ASTRINGENTE Da sensación de amargo y provoca una contracción de los tejidos y las mucosas, como si se tratara de un producto solido. Es debido a su exceso de taninos.
ATERCIOPELADO Al paladar su conjunto resulta suave y fino.
REDONDO A la vez equilibrado y amplio, vino en plenitud, con todas sus virtudes destacadas.
BOUQUET Conjunto de aromas que presenta un vino de crianza en su punto óptimo de evolución.
COMPLETO Vino que satisface por su equilibrio y plenitud.
CUERPO Característica que esta ligada al grado alcohólico, al extracto seco. Un vino con cuerpo posee sabor que llena bien la boca.
DELICADO Vino que da en la boca sensación armoniosa y de plenitud. Caracteres sutiles, poco intensos, pero vivos y agradables.
DESEQUILIBRADO No tiene armonía, unos elementos se encuentran en exceso y otros en defecto.
EQUILIBRADO Vino de conjunto armonioso de caracteres, sin que ninguno sobresalga sobre otro.
DURO Acido, astringente y sin finura. Alta acidez debido al ácido tartárico.
ELEGANTE Se dice de los grandes vinos. Armonioso.
FINURA Con olor y sabor delicadamente matizados.
FLOJOS Vinos de baja graduación alcohólica y cuyas características no resaltan.
FRANCO Vino bien construido, gusto y olores normales.
HECHO Vino que no mejoraré más. Conviene beber pronto antes de que empiece a perder su valor.
HERBÁCEO Aroma y sabor a raspón triturado por maduración incompleta de la uva o en vino con cierto grado de prensado.
LARGO Que deja en la boca y la nariz una sensación prolongada.
LIGERO De poco cuerpo y poco alcohol, aunque puede ser agradable.
MADERIZADO Vino que ha pasado demasiado tiempo en madera. Vino blanco oscuro con sabor áspero y oxidado.
NOBLE Son los vinos elaborados con variedades de uvas preferentes, con riqueza alcohólica exclusivamente natural y criados con prácticas esmeradas que determinen su calidad.

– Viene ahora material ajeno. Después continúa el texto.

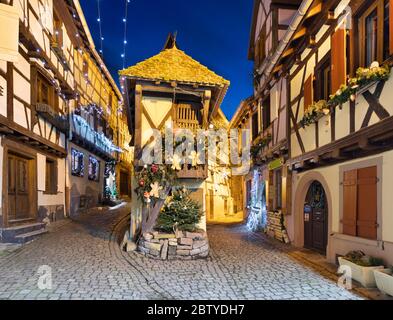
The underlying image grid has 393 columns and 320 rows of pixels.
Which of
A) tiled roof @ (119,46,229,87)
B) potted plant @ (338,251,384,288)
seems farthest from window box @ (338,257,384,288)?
tiled roof @ (119,46,229,87)

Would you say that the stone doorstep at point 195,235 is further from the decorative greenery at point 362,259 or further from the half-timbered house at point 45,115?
the half-timbered house at point 45,115

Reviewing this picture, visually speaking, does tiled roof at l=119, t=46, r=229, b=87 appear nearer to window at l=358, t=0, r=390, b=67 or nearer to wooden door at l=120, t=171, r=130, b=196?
window at l=358, t=0, r=390, b=67

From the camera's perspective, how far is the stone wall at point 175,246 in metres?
7.07

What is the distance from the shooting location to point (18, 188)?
29.4 ft

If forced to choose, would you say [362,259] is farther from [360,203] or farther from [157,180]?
[157,180]

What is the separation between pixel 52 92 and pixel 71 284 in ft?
27.9

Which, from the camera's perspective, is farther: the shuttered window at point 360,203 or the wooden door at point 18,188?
the wooden door at point 18,188

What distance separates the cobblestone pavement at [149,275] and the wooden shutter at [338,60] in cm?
401

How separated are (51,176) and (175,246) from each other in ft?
23.1

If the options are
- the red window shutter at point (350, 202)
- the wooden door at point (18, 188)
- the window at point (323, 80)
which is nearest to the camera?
the red window shutter at point (350, 202)

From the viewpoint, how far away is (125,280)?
5.27 meters

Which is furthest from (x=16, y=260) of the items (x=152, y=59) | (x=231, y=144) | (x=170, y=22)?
(x=170, y=22)

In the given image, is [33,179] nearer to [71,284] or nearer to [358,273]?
[71,284]

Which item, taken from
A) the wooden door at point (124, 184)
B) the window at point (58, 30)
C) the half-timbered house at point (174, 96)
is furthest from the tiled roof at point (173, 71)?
the wooden door at point (124, 184)
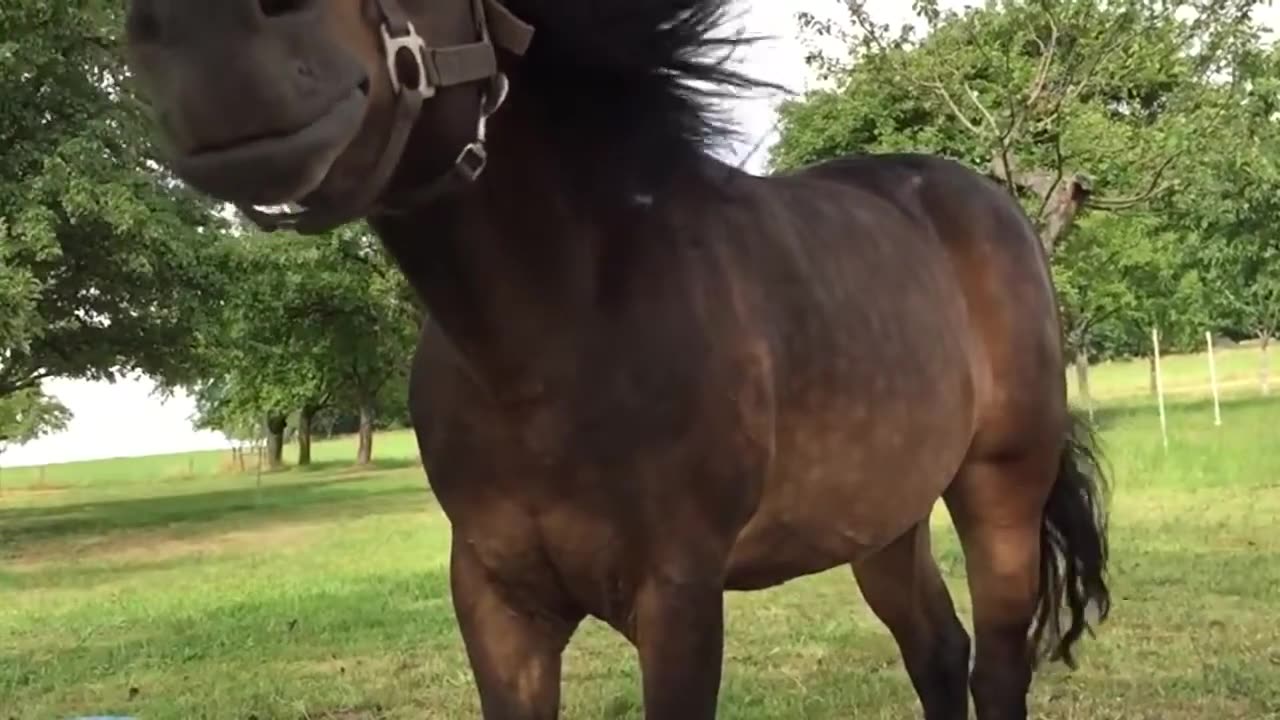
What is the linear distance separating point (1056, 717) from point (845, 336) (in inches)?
102

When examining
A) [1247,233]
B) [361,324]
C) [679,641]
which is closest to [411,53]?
[679,641]

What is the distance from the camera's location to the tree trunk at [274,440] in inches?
1650

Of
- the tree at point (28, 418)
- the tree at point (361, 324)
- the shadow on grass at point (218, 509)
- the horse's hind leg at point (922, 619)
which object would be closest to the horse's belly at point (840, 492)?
the horse's hind leg at point (922, 619)

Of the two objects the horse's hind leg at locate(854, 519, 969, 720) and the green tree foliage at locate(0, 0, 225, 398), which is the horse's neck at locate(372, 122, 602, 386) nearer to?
the horse's hind leg at locate(854, 519, 969, 720)

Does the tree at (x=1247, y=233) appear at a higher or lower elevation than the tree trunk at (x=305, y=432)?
higher

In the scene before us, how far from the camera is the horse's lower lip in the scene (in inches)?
58.2

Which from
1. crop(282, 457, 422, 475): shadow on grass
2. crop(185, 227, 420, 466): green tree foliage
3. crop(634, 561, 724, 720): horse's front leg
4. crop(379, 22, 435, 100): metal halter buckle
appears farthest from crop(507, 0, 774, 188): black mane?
crop(282, 457, 422, 475): shadow on grass

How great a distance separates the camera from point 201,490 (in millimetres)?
33500

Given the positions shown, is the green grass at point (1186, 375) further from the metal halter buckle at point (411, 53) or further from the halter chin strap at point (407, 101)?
the metal halter buckle at point (411, 53)

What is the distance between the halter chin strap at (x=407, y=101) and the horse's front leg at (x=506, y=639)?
0.78 meters

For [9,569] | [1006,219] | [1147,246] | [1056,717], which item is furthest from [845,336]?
[1147,246]

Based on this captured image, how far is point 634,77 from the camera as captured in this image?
2121mm

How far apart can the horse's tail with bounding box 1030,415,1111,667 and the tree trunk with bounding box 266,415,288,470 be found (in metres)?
38.5

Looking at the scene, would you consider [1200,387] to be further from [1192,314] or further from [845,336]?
[845,336]
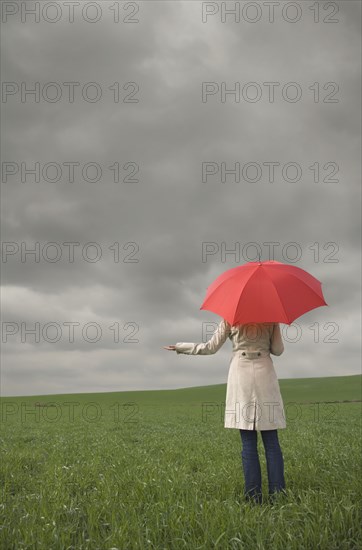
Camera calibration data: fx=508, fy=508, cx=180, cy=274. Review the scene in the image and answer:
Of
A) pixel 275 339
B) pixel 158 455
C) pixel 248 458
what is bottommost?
pixel 158 455

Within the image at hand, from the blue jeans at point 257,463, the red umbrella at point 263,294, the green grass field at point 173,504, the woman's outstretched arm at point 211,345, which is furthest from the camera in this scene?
the woman's outstretched arm at point 211,345

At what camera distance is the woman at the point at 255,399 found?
7098 mm

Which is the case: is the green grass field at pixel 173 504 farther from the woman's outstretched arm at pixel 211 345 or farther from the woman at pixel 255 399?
the woman's outstretched arm at pixel 211 345

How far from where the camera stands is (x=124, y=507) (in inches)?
271

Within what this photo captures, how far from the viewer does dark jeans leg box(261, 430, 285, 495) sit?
721 centimetres

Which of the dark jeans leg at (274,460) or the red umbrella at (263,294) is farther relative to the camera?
the dark jeans leg at (274,460)

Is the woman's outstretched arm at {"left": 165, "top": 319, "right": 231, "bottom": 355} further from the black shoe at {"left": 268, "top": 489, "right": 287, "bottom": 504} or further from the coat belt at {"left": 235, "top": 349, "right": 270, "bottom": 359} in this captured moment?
the black shoe at {"left": 268, "top": 489, "right": 287, "bottom": 504}

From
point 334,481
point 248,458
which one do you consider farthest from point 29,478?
point 334,481

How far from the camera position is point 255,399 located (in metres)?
7.13

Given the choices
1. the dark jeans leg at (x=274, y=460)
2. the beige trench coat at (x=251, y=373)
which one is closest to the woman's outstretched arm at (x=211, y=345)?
the beige trench coat at (x=251, y=373)

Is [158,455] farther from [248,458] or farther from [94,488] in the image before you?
[248,458]

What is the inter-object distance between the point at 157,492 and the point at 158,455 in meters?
5.14

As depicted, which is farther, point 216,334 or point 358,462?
point 358,462

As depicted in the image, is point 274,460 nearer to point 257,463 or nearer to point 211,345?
point 257,463
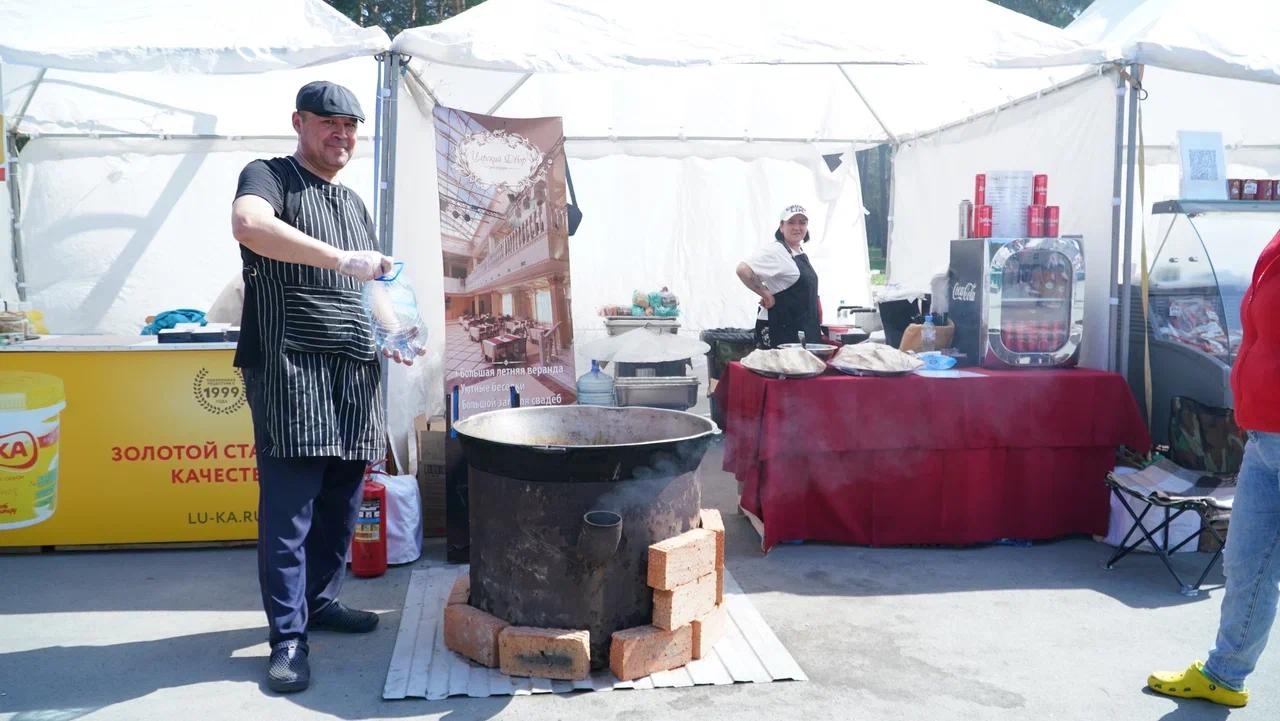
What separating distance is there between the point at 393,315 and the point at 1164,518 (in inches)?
161

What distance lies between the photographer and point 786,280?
→ 6.54 m

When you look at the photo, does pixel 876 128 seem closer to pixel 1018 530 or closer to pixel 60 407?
pixel 1018 530

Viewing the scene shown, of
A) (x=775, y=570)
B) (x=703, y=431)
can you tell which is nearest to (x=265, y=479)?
(x=703, y=431)

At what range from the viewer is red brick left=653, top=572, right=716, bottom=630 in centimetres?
350

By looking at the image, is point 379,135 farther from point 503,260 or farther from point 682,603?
point 682,603

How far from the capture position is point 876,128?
1028cm

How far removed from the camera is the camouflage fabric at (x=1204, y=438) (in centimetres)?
488

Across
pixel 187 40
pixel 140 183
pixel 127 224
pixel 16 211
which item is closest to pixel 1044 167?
pixel 187 40

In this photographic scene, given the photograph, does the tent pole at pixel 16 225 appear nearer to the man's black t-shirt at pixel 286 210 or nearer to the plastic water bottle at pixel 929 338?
the man's black t-shirt at pixel 286 210

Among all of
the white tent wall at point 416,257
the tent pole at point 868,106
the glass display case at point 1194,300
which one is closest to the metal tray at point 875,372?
the glass display case at point 1194,300

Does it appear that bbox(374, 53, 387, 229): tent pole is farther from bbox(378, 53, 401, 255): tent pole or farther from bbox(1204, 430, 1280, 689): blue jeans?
bbox(1204, 430, 1280, 689): blue jeans

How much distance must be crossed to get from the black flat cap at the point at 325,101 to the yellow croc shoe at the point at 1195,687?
3603mm

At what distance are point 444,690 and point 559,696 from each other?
1.37ft

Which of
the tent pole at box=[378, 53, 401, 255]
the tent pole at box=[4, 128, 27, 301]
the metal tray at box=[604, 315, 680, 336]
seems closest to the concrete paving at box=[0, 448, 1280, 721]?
the tent pole at box=[378, 53, 401, 255]
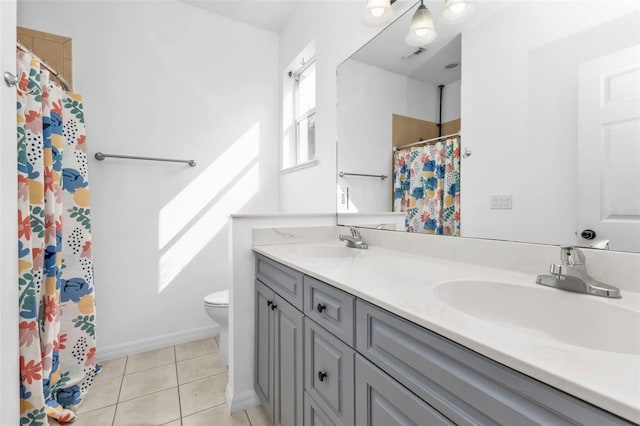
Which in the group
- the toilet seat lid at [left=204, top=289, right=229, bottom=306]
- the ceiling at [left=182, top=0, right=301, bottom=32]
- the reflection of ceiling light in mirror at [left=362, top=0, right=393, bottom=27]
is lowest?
the toilet seat lid at [left=204, top=289, right=229, bottom=306]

OXIDADO Alteración del aroma y el color de los vinos con excesivo contacto con el aire.
PASADO Vino cuyas características no han resistido la prueba del tiempo y han perdido su valor optimo.
SUAVE Armonioso, sin demasiados ácidos ni taninos, agradable al paladar.
VERDE Vino con exceso de acidez, debido a la falta de madurez en las uvas y no haber realizado la fermentación maloláctica. Exceso de ácido málico.